Disse a Tofu: “Pássaro que madruga pega a presa. Mesmo sem forças, precisamos seguir. Vamos tentar cruzar o topo antes de anoitecer. Aposto que Wei Careca e os outros estão do outro lado. Assim que nos encontrarmos, estará tudo resolvido. Não é hora de descansar; Lin Gordo e aquela mulher venenosa podem aparecer a qualquer momento. Se quiser virar cadáver, deite aqui mesmo.”
Bebendo dois goles da fonte, tirei um pouco de comida da mochila e comecei a comer. Tofu, com bolhas nos pés, já as tinha estourado e grudavam nos meias. Tirou os sapatos e pôs os pés na água, gemendo de dor.
Fiquei com pena. O rapaz nunca passara por tais apuros, tudo isso por minha causa. Resolvi então entregar-lhe minha ração. Quase sem dormir por um dia e uma noite, eu ainda aguentava; sempre fui notívago, já cheguei a virar duas noites seguidas em festas de negócios.
Tofu mordeu um biscoito e, comendo, a cabeça começou a tombar de sono. Vi que não dava mais: seu físico não suportaria tamanha exaustão. Se morresse de repente, o que faria?

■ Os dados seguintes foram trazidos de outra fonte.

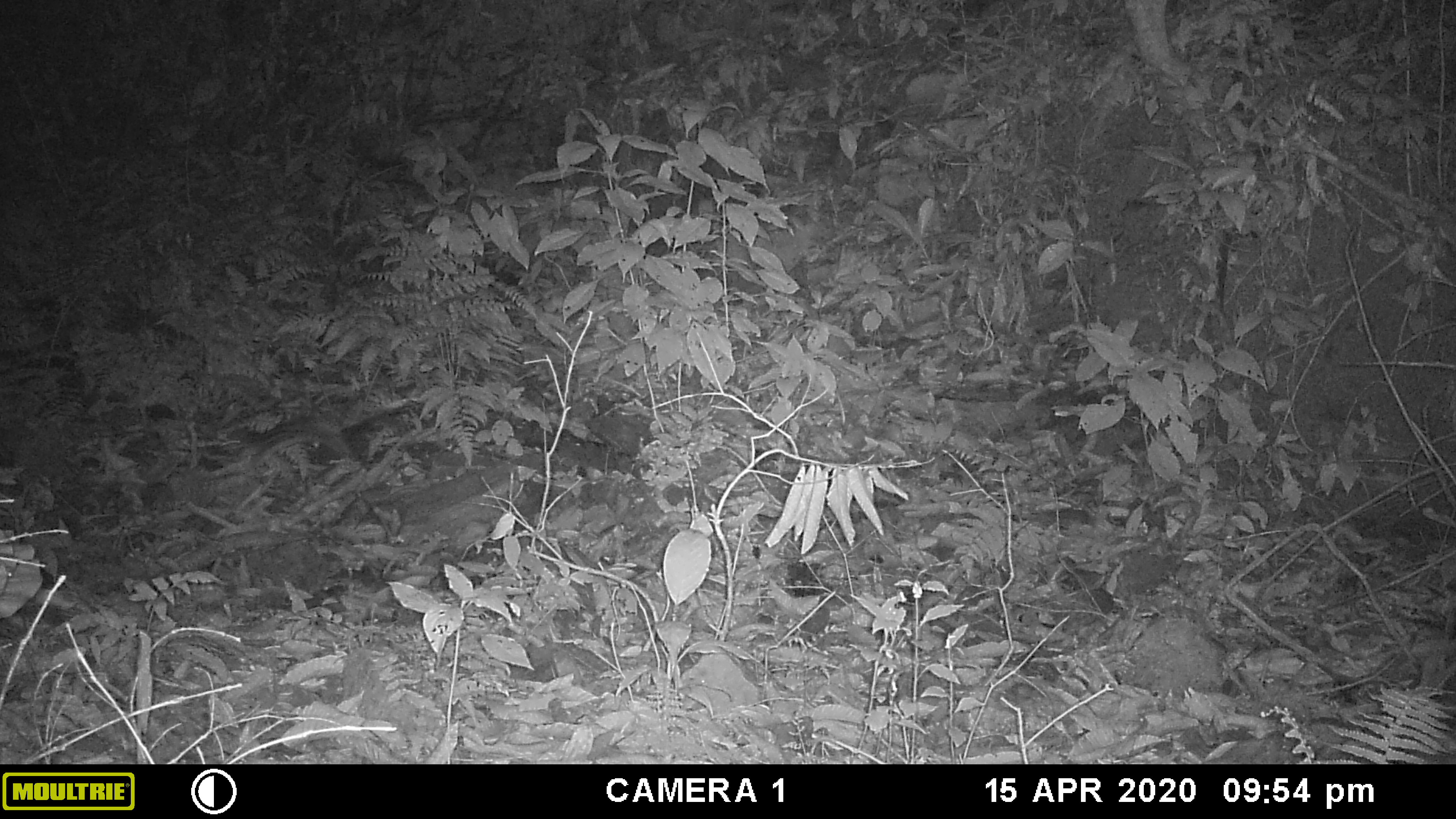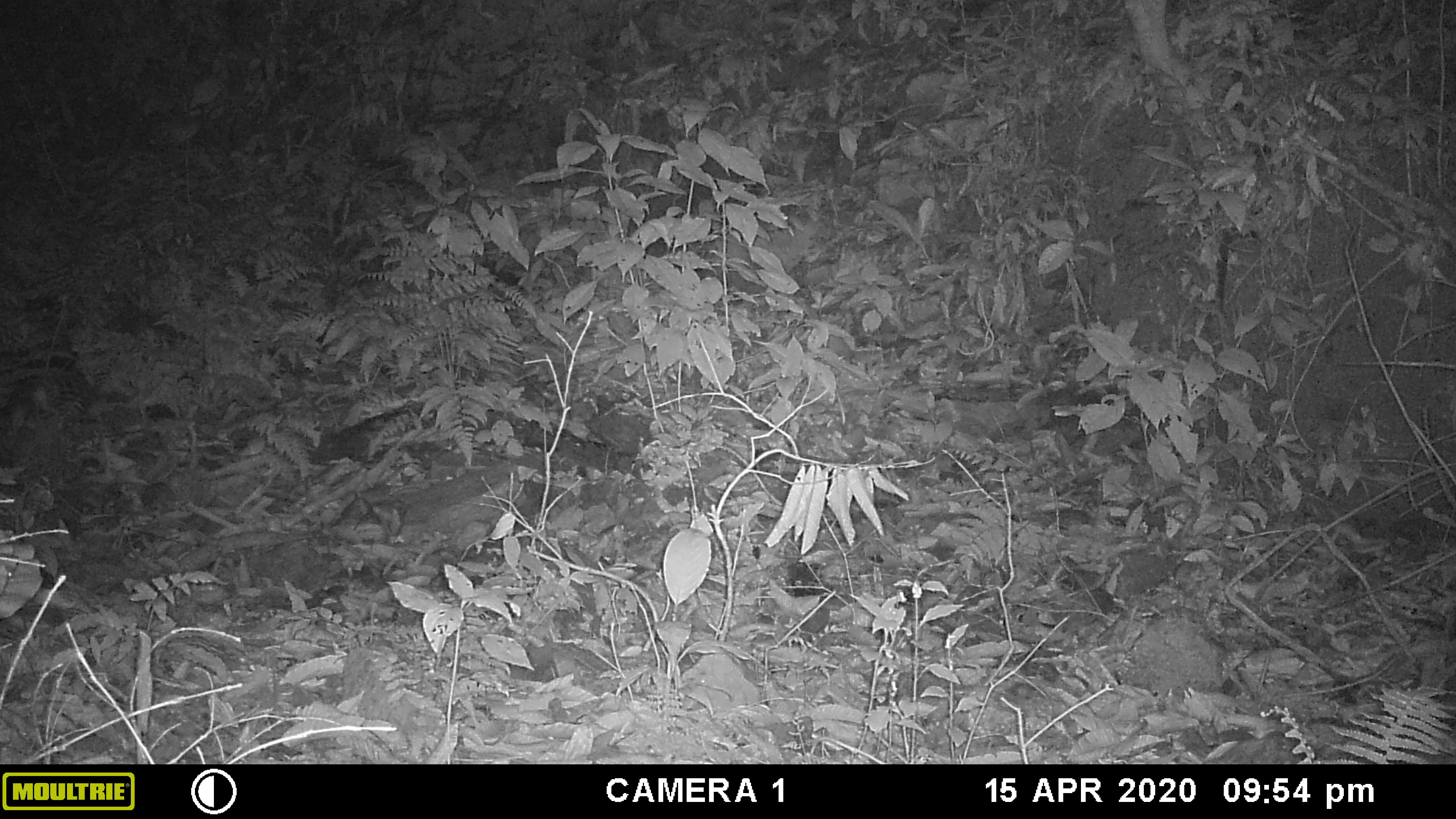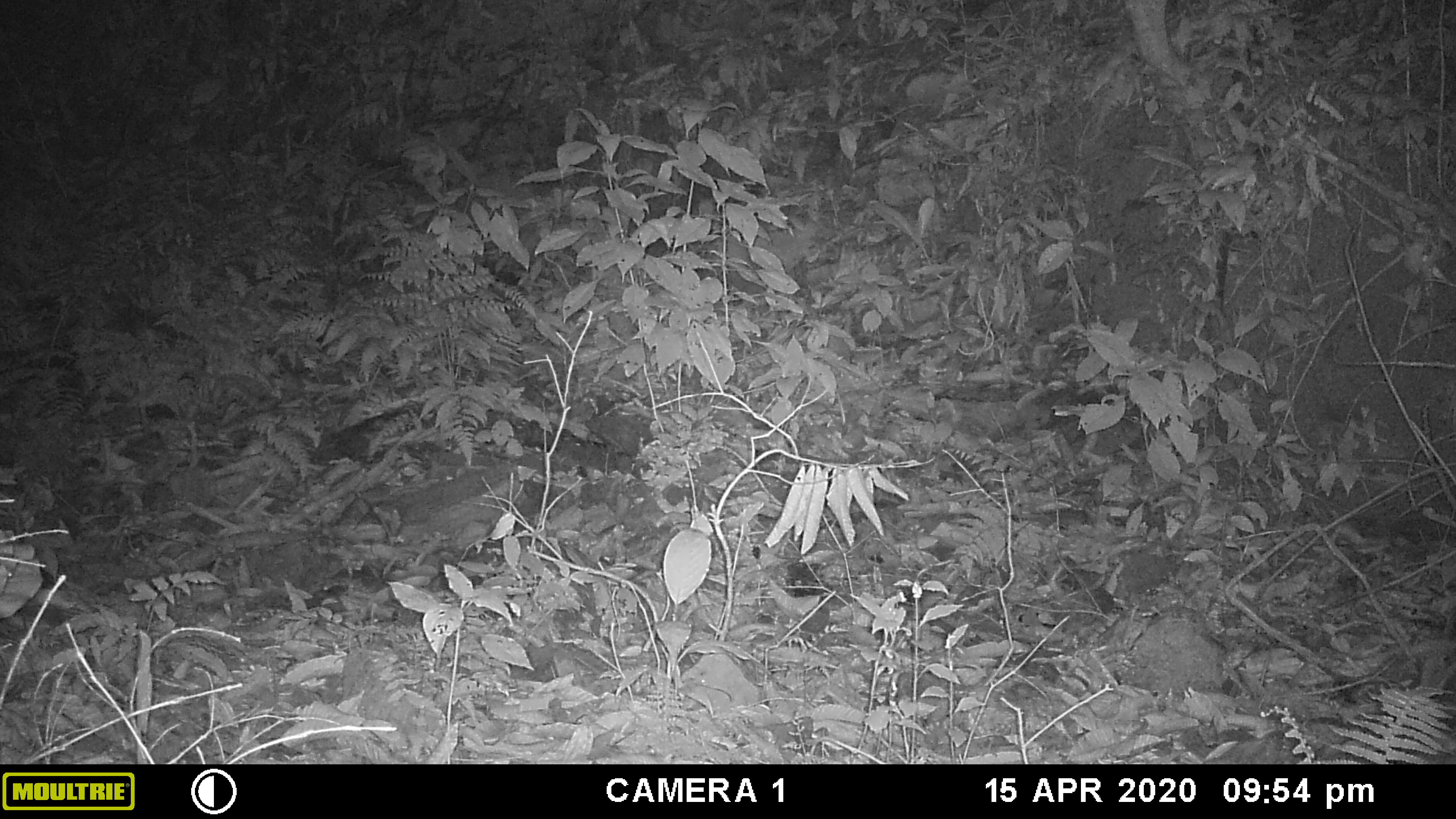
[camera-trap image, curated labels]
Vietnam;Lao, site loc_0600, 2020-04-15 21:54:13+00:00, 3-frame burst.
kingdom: Animalia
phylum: Chordata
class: Mammalia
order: Carnivora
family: Prionodontidae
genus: Prionodon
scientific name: Prionodon pardicolor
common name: spotted linsang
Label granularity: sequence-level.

Suspirei e lhe dei um chute: “Certo, vamos dormir um pouco. Em três horas seguimos.” Tofu quase chorou de gratidão, jurando que dali em diante se exercitaria e mudaria de vida. Dormimos numa parte seca à beira do riacho. Os celulares já estavam sem bateria, sem despertador, e quando acordamos, havíamos dormido duas horas além do previsto.
Chateado, preparei-me para acordar Tofu, mas ao olhar para o lado, vi que a trouxa estava lá, mas ele não.
Tofu era medroso, não andaria longe sozinho por esses desfiladeiros. Achei que tivesse ido ao banheiro, então comecei a arrumar as coisas, esperando ali mesmo. Na margem úmida do riacho, notei pegadas nítidas, que seguiam até um emaranhado de arbustos próximos. Esperei alguns minutos e, sem sinal dele, gritei: “Tofu, você não é nenhum elefante, demora tanto por quê?”
Esperei resposta, mas nada. Um pressentimento ruim me invadiu; Tofu nunca deixava de retrucar, e seu silêncio era estranho.
Com isso, pressenti o pior e fui na direção dos arbustos. Abri caminho e encontrei ali, apenas o excremento fresco de Tofu, um cheiro insuportável, mas ele não estava mais lá.
Num lugar desconhecido, Tofu jamais sairia andando sem rumo. Para onde teria ido? Segui as pegadas e percebi que, em vez de seguir para nosso destino, elas se voltavam para o centro do desfiladeiro, onde há mais feras selvagens. Tofu, tão medroso, jamais iria sozinho para lá. Senti um gelo na espinha, peguei a mochila e a arma e segui os rastros imediatamente.
Logo adiante, vi outras duas trilhas de pegadas, uma grande e outra pequena. Juntando as informações, compreendi: eram Lin Gordo e Ren, a bela acompanhante. Parecia que estavam seguindo Tofu.
Talvez não seguindo, mas Tofu pode ter tentado desviá-los.
Por que faria isso? Sabia atirar, mas não tinha precisão. Comparado ao Lin Gordo, que acertava aves com um tiro, era bem inferior. Se fosse alcançado, estaria perdido.
Com esse pensamento, apressei-me ainda mais, seguindo as pegadas. Logo ouvi, mais à frente, uma voz furiosa: “Gordo Lin, se tem coragem, solte as cordas do vovô Dou e lute como homem!”
Interrompi o passo, escondi-me entre as árvores e espiei. Vi Tofu amarrado a uma árvore, de costas para mim, enquanto Ren e Lin Gordo, também de costas, conversavam, despreocupados.
Ao ver a cena, entendi quase tudo. Pelas pegadas, Lin Gordo e Ren primeiro vieram até o lugar onde Tofu e eu dormíamos. Tofu estava entre os arbustos, sem armas, eu dormia. Se nos surpreendessem, estaríamos indefesos. Ele, prevendo isso, correu para o lado oposto, atraindo a atenção dos dois. Agora, acabara capturado.